Just as the magnitude of the current flowing through a resistor can be calculated using Ohm's law for DC, it can also be calculated for AC. Since the voltage is a function now, the calculated current is also a function.
$ I(t) = \dfrac{V(t)}{R} $
$ V(t) = V_{p} ⋅ sin(\omega ⋅ t) $
$ I(t) = \dfrac{V_{p}}{R} ⋅ sin(\omega ⋅ t) $
$ I_{p} = \dfrac{V_{p}}{R} $
$ I(t) = I_{p} ⋅ sin(\omega ⋅ t) $
Since the voltage of the coil gets higher with a change in current, its voltage is highest when the change in current (its derivative) is greatest. This results in a phase difference between voltage and current functions.
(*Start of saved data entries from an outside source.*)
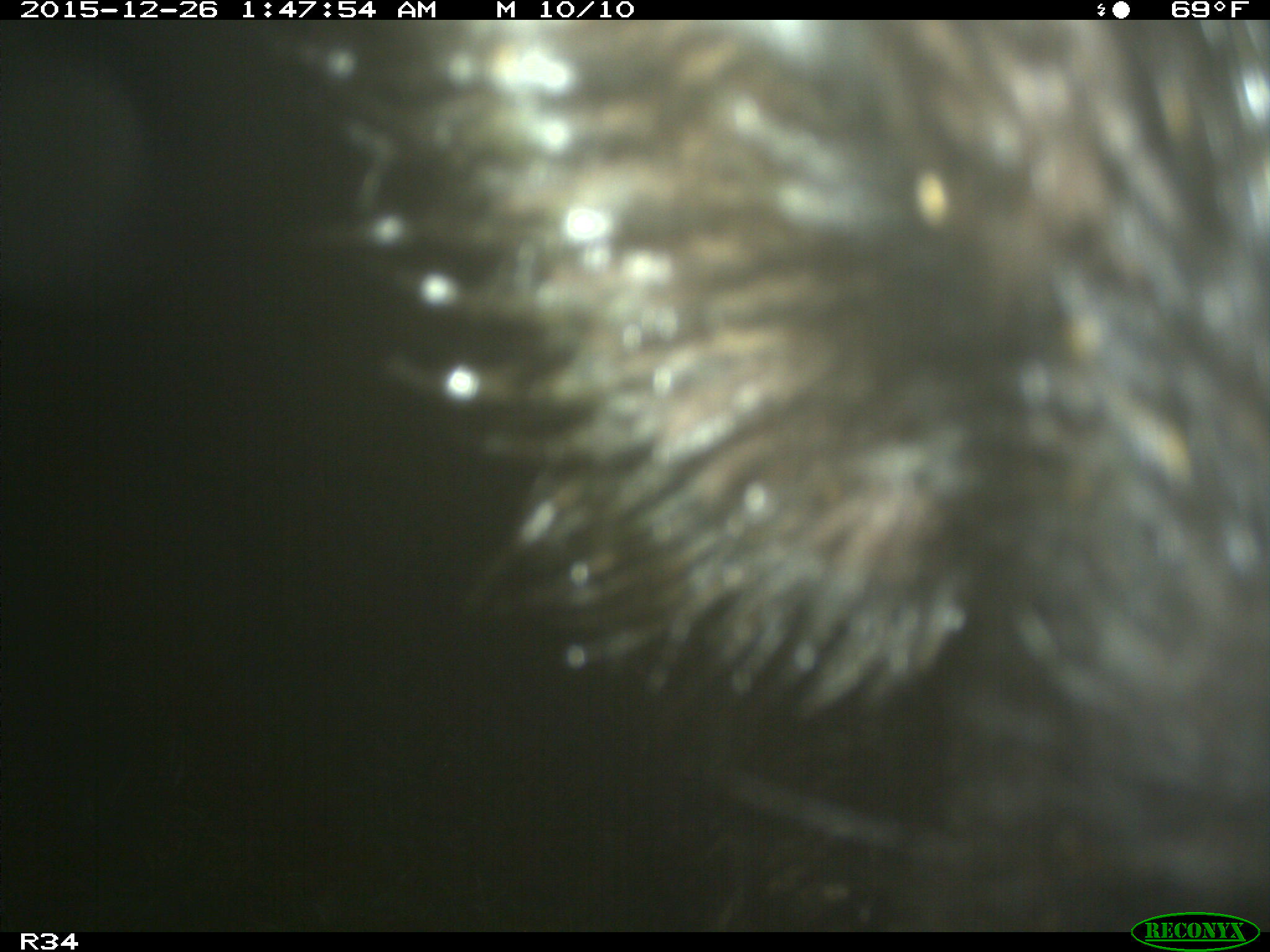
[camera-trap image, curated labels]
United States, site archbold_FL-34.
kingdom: Animalia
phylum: Chordata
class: Mammalia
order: Artiodactyla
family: Suidae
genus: Sus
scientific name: Sus scrofa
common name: wild boar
$ I(t) = \dfrac{1}{L} ⋅ \displaystyle\int V(t) \, \,dt $
$ V(t) = V_{p} ⋅ sin(\omega ⋅ t) $
$ I(t) = \dfrac{1}{L} ⋅ \displaystyle\int V_{p} ⋅ sin(\omega ⋅ t) \, \,dt $
$ I(t) = \dfrac{V_{p} ⋅ \omega}{L} ⋅ (-cos(\omega ⋅ t)) $
$ I(t) = \dfrac{V_{p} ⋅ \omega}{L} ⋅ sin(\omega ⋅ t - 90°) $
$ I_{p} = \dfrac{V_{p} ⋅ \omega}{L} $
$ I(t) = I_{p} ⋅ sin(\omega ⋅ t - 90°) $
The phase difference between current and voltage is -90°, so in AC, the current in a coil is late compared to the voltage.
The capacitor current gets higher when the voltage changes. The current is at its highest when the voltage changes the most, so there is a phase difference between voltage and current in a capacitor, as well.
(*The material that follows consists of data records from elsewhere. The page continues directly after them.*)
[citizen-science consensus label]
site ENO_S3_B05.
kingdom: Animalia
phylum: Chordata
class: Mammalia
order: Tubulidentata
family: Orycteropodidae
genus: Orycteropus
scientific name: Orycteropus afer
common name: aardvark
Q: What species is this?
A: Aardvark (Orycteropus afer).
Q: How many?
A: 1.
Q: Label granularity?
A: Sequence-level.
$ I(t) = C ⋅ \dfrac{dV(t)}{dt} $
$ V(t) = V_{p} ⋅ sin(\omega ⋅ t) $
$ I(t) = C ⋅ \dfrac{d(V_{p} ⋅ sin(\omega ⋅ t))}{dt} $
$ I(t) = C ⋅ V_{p} ⋅ \omega ⋅ cos(\omega ⋅ t) $
$ I(t) = C ⋅ V_{p} ⋅ \omega ⋅ sin(\omega ⋅ t + 90°) $
$ I_{p} = C ⋅ V_{p} ⋅ \omega $
$ I(t) = I_{p} ⋅ sin(\omega ⋅ t + 90°) $
The phase difference between current and voltage is -90°, so in AC, the current in a coil is early compared to the voltage.